*REQUIRED WORK*
Convert the items into a two-column CSV with the headers "prompt" and "answer", starting at the line that has "Which is the" and stopping after the last item. Give one row per item, putting its text and its answer each in a single quoted field, with any line breaks replaced by spaces.

*ENTRIES SHOWN*
┄┄┄┄┄┄

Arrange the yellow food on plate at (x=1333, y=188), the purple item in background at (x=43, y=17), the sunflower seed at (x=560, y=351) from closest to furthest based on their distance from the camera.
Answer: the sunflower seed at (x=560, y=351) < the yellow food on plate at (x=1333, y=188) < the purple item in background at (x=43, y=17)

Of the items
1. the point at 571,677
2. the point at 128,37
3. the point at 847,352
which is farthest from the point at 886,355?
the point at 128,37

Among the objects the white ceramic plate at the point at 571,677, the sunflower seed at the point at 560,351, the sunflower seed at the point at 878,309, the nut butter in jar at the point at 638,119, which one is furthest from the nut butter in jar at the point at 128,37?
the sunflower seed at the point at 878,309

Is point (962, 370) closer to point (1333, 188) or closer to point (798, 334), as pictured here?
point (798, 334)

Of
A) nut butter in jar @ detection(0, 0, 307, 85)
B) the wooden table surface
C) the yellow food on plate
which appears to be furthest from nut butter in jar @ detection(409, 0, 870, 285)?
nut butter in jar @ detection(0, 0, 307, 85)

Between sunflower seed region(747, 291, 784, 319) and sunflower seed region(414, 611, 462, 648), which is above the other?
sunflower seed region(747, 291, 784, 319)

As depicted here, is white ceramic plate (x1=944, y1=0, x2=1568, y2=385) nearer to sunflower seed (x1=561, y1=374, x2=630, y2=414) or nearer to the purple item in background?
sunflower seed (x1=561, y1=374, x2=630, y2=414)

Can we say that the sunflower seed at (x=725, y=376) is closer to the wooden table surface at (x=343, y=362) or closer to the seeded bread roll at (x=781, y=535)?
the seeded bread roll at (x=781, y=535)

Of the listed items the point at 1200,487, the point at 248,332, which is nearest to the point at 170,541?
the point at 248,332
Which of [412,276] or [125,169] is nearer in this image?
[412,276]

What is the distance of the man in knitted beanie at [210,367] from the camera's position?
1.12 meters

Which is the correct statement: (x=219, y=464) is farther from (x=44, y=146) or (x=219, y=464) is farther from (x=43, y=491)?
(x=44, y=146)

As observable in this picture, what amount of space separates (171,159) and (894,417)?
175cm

┄┄┄┄┄┄

*SOLUTION FOR THIS TASK*
prompt,answer
"Which is the correct statement: (x=219, y=464) is farther from (x=44, y=146) or (x=219, y=464) is farther from (x=43, y=491)?","(x=44, y=146)"
"As observable in this picture, what amount of space separates (171,159) and (894,417)?","175cm"